Tuesday, January 16, 2018

Wednesday
5 April 2017


— back to overcast after two glorious spring days

Good Morning All,

One of my Peace Corps compatriots gently pointed out I’d neglected to mention in yesterday’s list of historical events the assassination of Martin Luther King, Jr. Somehow I must have just jumped over it; it was probably the most gut-wrenching political murder in America after Lincoln’s and JFK’s.

A university friend pointed out that Gone with the Wind was written by Margaret Mitchell, not Martha. Of the latter, he drolly points out: she "was the drunken wife of Watergate's John Mitchell. She used to make late night phone calls saying Nixon was in on it from the git go.”

I think I threatened a few days ago to inflict another C. R. Magwaza poem on you.
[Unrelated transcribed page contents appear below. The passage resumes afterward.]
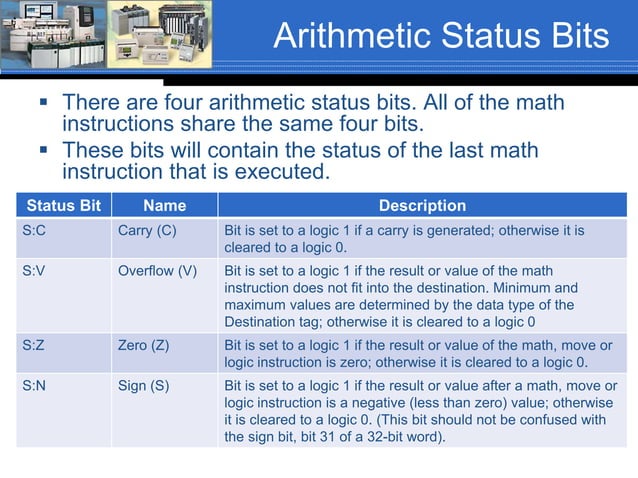 Arithmetic Status Bits

▪ There are four arithmetic status bits. All of the math instructions share the same four bits.
▪ These bits will contain the status of the last math instruction that is executed.

| Status Bit | Name | Description |
|---|---|---|
| S:C | Carry (C) | Bit is set to a logic 1 if a carry is generated; otherwise it is cleared to a logic 0. |
| S:V | Overflow (V) | Bit is set to a logic 1 if the result or value of the math instruction does not fit into the destination. Minimum and maximum values are determined by the data type of the Destination tag; otherwise it is cleared to a logic 0 |
| S:Z | Zero (Z) | Bit is set to a logic 1 if the result or value of the math, move or logic instruction is zero; otherwise it is cleared to a logic 0. |
| S:N | Sign (S) | Bit is set to a logic 1 if the result or value after a math, move or logic instruction is a negative (less than zero) value; otherwise it is cleared to a logic 0. (This bit should not be confused with the sign bit, bit 31 of a 32-bit word). |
I’m not sure the following qualifies as a poem, and I do have a few reservations about including it here, lest it confirm your worries about my tenuous grasp upon reality, but what the hell:

Fly by Night
(Based on a True Story)
C. R. Magwaza

Just above me on the driver’s sun visor
Of my bright red Mitsubishi Colt, clinging
To the fuzzy felt, is a decidedly defunct fly:

A proper Bostonian fly, possibly even a Beacon
Hill Brahmin fly who joined me without a by-
Your-leave at the corner of Park and Tremont.

This was late September, the maples just beginning
To turn along the ‘pike, the fly keeping me company,
Orbiting my head and taking breathers on the mirror.
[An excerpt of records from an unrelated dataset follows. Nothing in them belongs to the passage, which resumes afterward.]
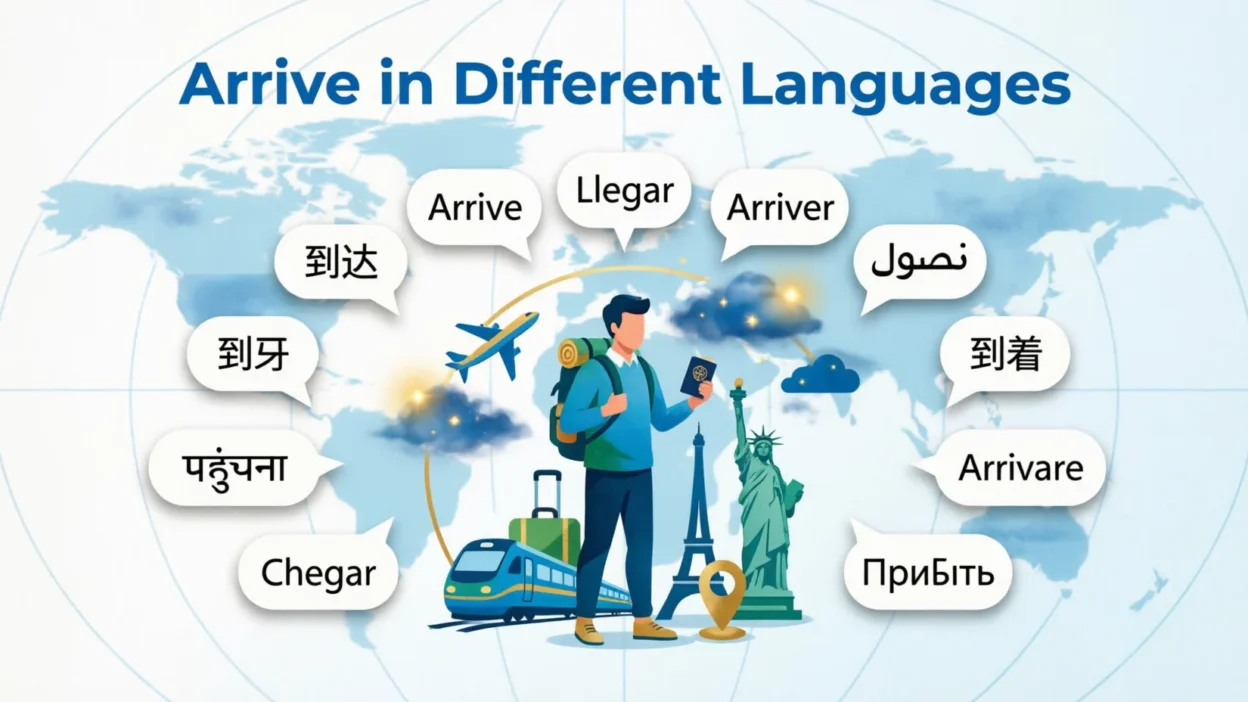 Arrive in Different Languages

Arrive

Llegar

Arriver

到达

نصول

到牙

到着

पहुंचना

Arrivare

Chegar

ПриБіть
Back home in Hartford, I left the window down,
Encouraged him to get out to stretch his legs,
Maybe visit our fire-hydrant environs were he peck-ish.

But there he was next morning, his one-month
Life span expired, both front legs in suppliant prayer
Firmly fixed to the felt as to a priestly surplice.
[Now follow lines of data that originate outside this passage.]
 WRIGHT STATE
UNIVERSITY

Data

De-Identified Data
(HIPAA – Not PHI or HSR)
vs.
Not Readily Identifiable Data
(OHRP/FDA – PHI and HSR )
It is now mid-December, and we have been back
To Bean-town several times, his tenacious death
Grip on the felt holding him in suspended animation.

He does not look dead: that’s the problem, his wings
In tact, his legs jigging and jiving depending on the road,
And when I crack the window looking downright lively.

I wonder if he somehow sensed his end was near.
Did he have a bucket list, this gallivant to Hartford,
So he could boast to his buddies back at Dooley’s Tavern?

Does he regard himself as an insect Jeremy Bentham,
The founder of utilitarianism, who in his will had himself
Stuffed and put on display at University College London?

Yes, I do know hanging around with Musca domestica,
Especially dead ones, is generally frowned upon. I’ll give him
‘Til Christmas, then let him out back at Park and Tremont.

Go Well and Stay Well,

Bhekaron

P.S. As I mentioned, that is based on a true story. In fact, my friend the fly is still clinging to the felt of my Colt, but otherwise seems peaceful. I shall keep you appraised of any further developments.